Name ______Signature ______

Econ 641 W10

Exercise 9

3/9, due 3/12

CENSORED

1. (30 HW points) In BOSTON.TXT, MEDV (median home value in $1000s) is “censored” for confidentiality purposes. Specifically, it is “topcoded” (on the right) at 50 (ie $50,000). This probably means that the coefficient on ZNOX is biased toward zero, and so doesn’t capture the full impact of air pollution on house prices. Since MEDV is topcoded at 50, LOG(MEDV) is effectively topcoded at LOG(50).

First, for comparison, rerun your OLS regression as in Ex7 #7, i.e.

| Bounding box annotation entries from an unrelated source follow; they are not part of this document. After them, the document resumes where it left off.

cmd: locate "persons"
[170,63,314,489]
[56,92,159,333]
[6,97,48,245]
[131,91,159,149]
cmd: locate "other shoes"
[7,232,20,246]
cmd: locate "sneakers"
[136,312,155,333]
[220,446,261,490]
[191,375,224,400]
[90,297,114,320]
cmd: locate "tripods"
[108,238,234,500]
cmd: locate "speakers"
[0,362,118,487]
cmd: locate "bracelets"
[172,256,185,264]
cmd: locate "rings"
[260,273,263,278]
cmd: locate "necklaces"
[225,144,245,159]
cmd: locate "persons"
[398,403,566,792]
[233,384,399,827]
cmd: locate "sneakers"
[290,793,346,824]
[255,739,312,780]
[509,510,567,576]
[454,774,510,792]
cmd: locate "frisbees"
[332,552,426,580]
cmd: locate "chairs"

LMEDV C ZNOX AGE B CHAS CRIM DIS INDUS LSTAT PTRATIO RAD RM TAX ZN,and record the slope on ZNOX below. Then select the ESTIMATE button on the EQUATION window, but under METHOD select CENSORED (TOBIT). Under DEPENDENT VARIABLE CENSORING POINTS, erase the 0 under LEFT so that this field is blank, indicating no left censoring, and enter LOG(50) under RIGHT. Do not enter the numerical value of log(50), since EViews is looking for the exact value it gets when it computes LOG(MEDV) with MEDV = 50. Select NORMAL under DISTRIBUTION for comparison to OLS. A censored regression with an underlying normal distribution is known as a “TOBIT” model. Click OK. This ML estimation takes a few iterations, and indeed strengthens the coefficient on ZNOX by a few % of its OLS value.

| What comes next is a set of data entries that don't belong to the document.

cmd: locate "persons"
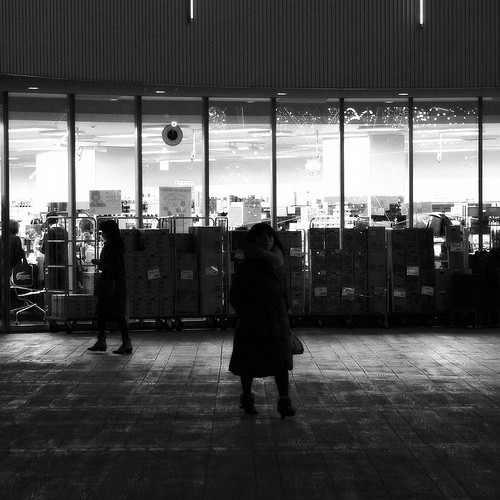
[41,211,68,291]
[79,218,93,235]
[229,224,296,420]
[87,219,133,354]
[7,222,26,268]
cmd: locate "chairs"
[10,264,48,324]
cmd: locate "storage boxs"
[50,225,437,319]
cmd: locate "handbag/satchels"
[291,331,303,354]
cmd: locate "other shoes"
[112,345,132,353]
[89,343,108,351]
[241,395,255,411]
[276,399,295,418]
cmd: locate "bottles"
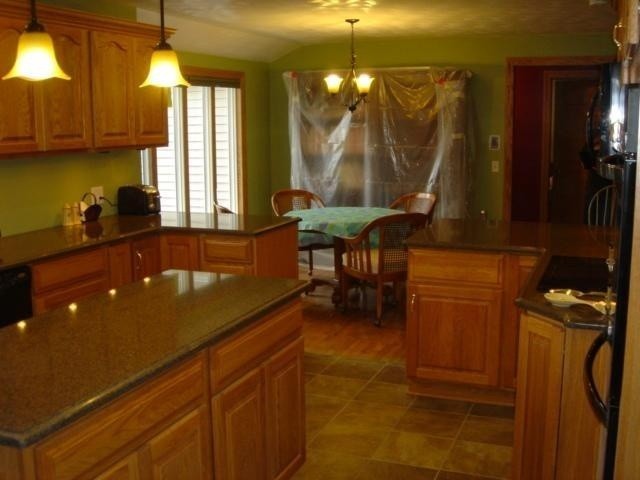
[64,202,70,227]
[72,201,80,225]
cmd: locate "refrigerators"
[580,83,639,480]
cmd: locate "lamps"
[133,0,195,93]
[323,17,376,113]
[1,0,78,84]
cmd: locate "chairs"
[211,198,241,216]
[382,191,443,225]
[329,208,428,328]
[269,185,333,277]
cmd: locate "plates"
[549,288,584,298]
[544,292,576,308]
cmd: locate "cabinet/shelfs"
[89,11,178,156]
[404,243,606,480]
[29,232,257,311]
[1,0,96,158]
[1,264,313,480]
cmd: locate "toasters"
[118,183,161,217]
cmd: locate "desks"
[275,205,411,307]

What is the coefficient on ZNOX?

OLSTOBIT

Coefficient______

SE______

How many censored observations does EViews find? ______

How many iterations does the TOBIT model take? ______

Print out your CENSORED output with our name in the title and attach it to this problem set.

Comments:

Although EViews does not have an explicit Robust Regression capability beyond LAD, you can sneak one in via CENSORED, by specifying a Logisitic Distribution and neither left nor right censoring. The Logistic density has tails that are asymptotically exponential like the Laplace (back-to-back exponential) distribution, and will therefore give point estimates that are similar to Least Absolute Deviation (LAD, MAD, LAE, etc) regression. However, the logistic has a nice bell shape with no cusp in the center, which makes ML standard errors (which are conceptually based on the second derivatives of the log likelihood) easier to compute. The relative impact of taking the censoring into account is probably smaller than with OLS, since it is the outliers that tend to get censored the most, and robust regression gives them smaller weights to start with.

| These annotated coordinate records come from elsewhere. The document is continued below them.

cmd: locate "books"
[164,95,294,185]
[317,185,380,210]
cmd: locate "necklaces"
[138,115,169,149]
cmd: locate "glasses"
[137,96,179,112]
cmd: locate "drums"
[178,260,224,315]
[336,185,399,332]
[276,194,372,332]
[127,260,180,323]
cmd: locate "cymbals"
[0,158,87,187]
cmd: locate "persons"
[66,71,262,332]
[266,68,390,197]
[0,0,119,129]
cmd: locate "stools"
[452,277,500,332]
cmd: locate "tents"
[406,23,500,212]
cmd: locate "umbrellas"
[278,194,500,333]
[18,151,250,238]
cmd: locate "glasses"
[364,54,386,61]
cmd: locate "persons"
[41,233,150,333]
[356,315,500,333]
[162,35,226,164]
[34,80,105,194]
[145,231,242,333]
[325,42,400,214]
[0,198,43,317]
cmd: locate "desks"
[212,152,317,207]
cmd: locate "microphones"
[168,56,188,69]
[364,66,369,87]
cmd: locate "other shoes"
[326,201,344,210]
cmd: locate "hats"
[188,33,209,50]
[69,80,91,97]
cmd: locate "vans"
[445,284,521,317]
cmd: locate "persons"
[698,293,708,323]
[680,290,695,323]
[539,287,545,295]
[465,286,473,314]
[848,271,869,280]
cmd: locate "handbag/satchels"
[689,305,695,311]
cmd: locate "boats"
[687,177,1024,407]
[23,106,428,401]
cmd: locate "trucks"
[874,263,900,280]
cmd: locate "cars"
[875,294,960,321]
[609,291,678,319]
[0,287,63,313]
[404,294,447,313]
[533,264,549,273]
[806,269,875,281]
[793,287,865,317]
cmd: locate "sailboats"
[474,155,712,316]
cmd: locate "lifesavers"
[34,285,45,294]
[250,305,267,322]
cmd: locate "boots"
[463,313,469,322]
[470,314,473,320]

A further interesting problem with the BOSTON regression is suggested by its low DW statistic. Even though this is not a time series, EViews is oriented towards time series, and therefore always gives you a DW stat, even when it makes no sense. However, sequential census tracts in this data set tend to be physically adjacent, and hence the DW is validly (if inefficiently) picking up Spatial Autocorrelation. Correcting for this is practical using programming languages like MATLAB that support Sparse Matrices. See R. Kelley Pace & Otis W Gilley, “Using the Spatial Configuration of the Data to Improve Estimation,” J. Real Estate Finance and Economics 1997, Ronald Barry, “Quick Computation of Spatial Autoregressive Estimators,” Geographical Analysis1997, Pace and Barry, “Sparse Spatial Autoregressions, Statistics and Probability Letters, 1996, Barry and Pace, “Kriging with Large Data Sets Using Sparse Matrix Techniques,” Communications in Statistics-Computation and Simulation 1997. The BOSTON data set is a favorite example in this literature (eg Pace and Gilley). However, this goes beyond the scope of this course.